14 Heures est un thriller minimaliste. Un drame psychologique et familial qui se contente d’une histoire très simpliste pour déborder sur un point de vue d’envergure. Pendant sa ronde quotidienne dans les rues de New York, l’agent de police Charlie Dunningan est interpellé par les cris d’une femme qui a repéré un homme, Robert Cosick, perché sur le rebord d’une fenêtre au 18è étage d’un hôtel. Comprenant qu’il s’agit d’un suicide potentiel, le policier alerte son commissariat et part à la rencontre de l’homme pour tenter de le raisonner. S’ensuit alors une longue tension avec la ville comme public pour savoir comment cette situation s’achèvera. A l'image du film, le suicide n’est d’abord repéré que par une seule personne pour terminer avec les projecteurs braqués sur la victime. L’histoire quant à elle semble développer une simple tentative de suicide au premier abord, avec une question des plus simples mais au combien angoissante : sautera-t-il ou non ? Alors que le sous-texte est bien plus éloquent et s’adresse à la société toute entière, à ce public qui regarde sans rien faire, presque en se moquant de ce pauvre homme qui hésite encore à mettre fin à ses jours.
Avec ce film Henry Hathaway est souvent comparé à Billy Wilder dans les thèmes abordés, la satire en moins du fait de son humanisme profond. Ce qui apparaît flagrant dans cette histoire c’est la dualité entre l’intime et le public, et c’est la plus grosse partie de la critique du réalisateur. La vision la plus innocente et simple du film est de montrer à quel point la mélancolie d’une personne peut affecter beaucoup de monde, et ici de renouer avec son passé, de pardonner et de recommencer. C’est une triste poésie qui se joue devant nos yeux de constater tous les éléments pouvant influencer la psychologie d’une personne et d’aboutir à ce résultat. On peut donc voir basiquement le film comme un drame familial où chacun va prendre conscience de ses erreurs et essayé de pardonner tout le mal qui a été fait. Mais on peut également y voir cette satire ponctuelle, plutôt simple et peu approfondie mais bien présente et pesante. Notamment par les écarts de conduite des différents passants, les interventions éphémères et parsemées durant tout le film qui influenceront plus ou moins fortement la décision du héros. Que ce soit cette personne à la fin qui mime le grand saut, ou cet homme qui alerte Robert que les policiers manigancent quelque chose pour faire durer le plaisir, ou encore ce journaliste particulièrement inconscient et sans gène qui se rue au milieu de la route, à terre, pour prendre des photos. Toutes ces pastilles distillées durant le film sont tant de mini-critiques envers la société, ce désir de voyeurisme malsain, cette attente funeste qui ne s’assouvit qu’au passage à l’acte. Une forme d’excitation morbide que le cinéaste met en avant, ces moments sont subtils et concis mais leur éloquence est suffisamment acerbe pour remettre en question cette mentalité plutôt étrange.

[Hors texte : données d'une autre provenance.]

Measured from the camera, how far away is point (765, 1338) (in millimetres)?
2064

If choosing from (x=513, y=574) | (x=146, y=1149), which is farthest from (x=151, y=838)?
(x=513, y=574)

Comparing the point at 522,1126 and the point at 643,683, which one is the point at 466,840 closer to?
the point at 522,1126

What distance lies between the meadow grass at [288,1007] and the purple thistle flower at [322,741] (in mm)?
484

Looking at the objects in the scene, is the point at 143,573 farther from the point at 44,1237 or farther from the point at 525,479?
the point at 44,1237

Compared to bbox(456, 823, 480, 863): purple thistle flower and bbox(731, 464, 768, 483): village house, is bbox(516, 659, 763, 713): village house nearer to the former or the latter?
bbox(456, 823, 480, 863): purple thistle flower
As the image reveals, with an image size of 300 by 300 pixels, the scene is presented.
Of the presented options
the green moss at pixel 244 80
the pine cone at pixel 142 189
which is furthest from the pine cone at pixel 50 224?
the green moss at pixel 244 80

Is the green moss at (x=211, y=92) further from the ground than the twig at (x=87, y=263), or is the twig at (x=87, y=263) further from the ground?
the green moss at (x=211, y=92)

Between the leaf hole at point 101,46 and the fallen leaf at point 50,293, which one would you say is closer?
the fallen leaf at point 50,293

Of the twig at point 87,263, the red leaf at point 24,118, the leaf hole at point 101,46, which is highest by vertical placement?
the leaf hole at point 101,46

Mais il y a cette dernière vision que l’on peut avoir du film, beaucoup plus joyeuse et optimiste. Le malheur des uns peut permettre à d’autres d’accéder au bonheur. Peut-être est-ce là pour nuancer la vision pessimiste du film. Ou bien est-ce juste là pour contrasté avec l’idée qu’on se fait d’un homme suicidaire qu’il est fou, en montrant que même les actes d’un « fou » peuvent faire réfléchir. Toujours est-il qu’il y a cette femme (très belle femme, qui n’est autre que Grace Kelly) en instance de divorce que la tragique situation de Robert remet en question. Ou encore ce couple naissant qui ne se serait jamais formé si Robert avait décidé de continuer à subir la pression qu’il ressentait sans agir. 14 Heures est certes un film noir, un thriller psychologique intense, mais il offre surtout une vision humaniste et joyeuse malgré la fin alternative qu’il subit. En fin de compte, même si cet homme menace de se donner la mort et que tous semblent occupés à connaître le dénouement de l’histoire comme si le temps s’était arrêté sur lui, le monde continue malgré tout de tourner et de faire profiter aux gens qui le suivent. Henry Hathaway signe donc peut-être un film moins dure que ses paires l’auraient fait, mais tout aussi intéressant et complet. Sa vision n’a rien de moins attirante que celle d’un autre sur le sujet et tant que le suspens est maintenu tout au long du film, il ne reste que peu d’éléments sur lesquels se plaindre.